| WHAT IS REQUIRED |
Set every line of the data down again exactly, and keep the pictures out.

| DATA SEGMENT |
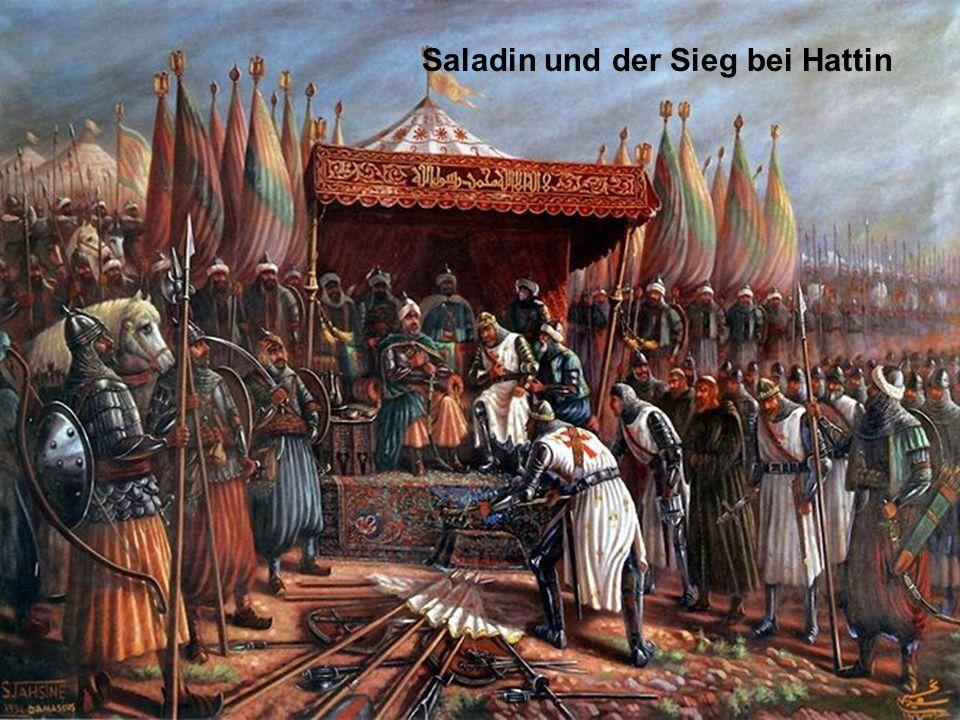 Saladin und der Sieg bei Hattin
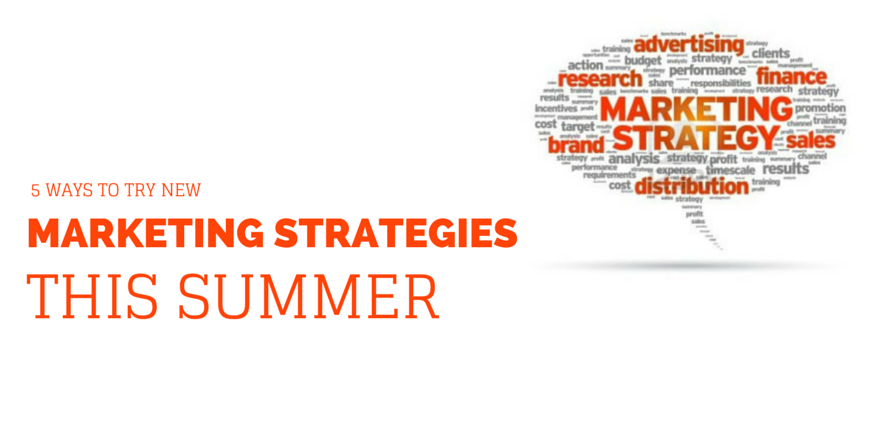 5-ways-to-try-new-marketing-strategies-this-summer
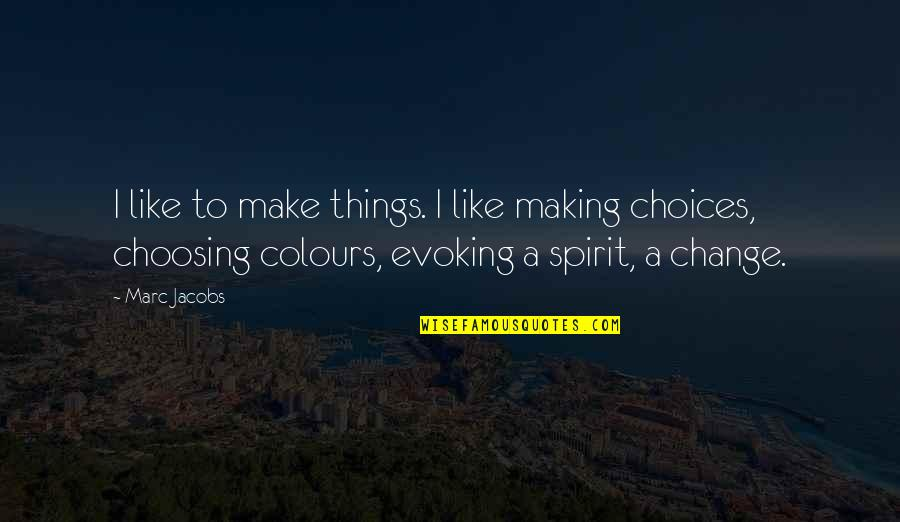 Making A Change Quotes By Marc Jacobs: I like to make things. I like making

| PROBLEM SOLUTION |
 Saladin und der Sieg bei Hattin
 5-ways-to-try-new-marketing-strategies-this-summer
 Making A Change Quotes By Marc Jacobs: I like to make things. I like making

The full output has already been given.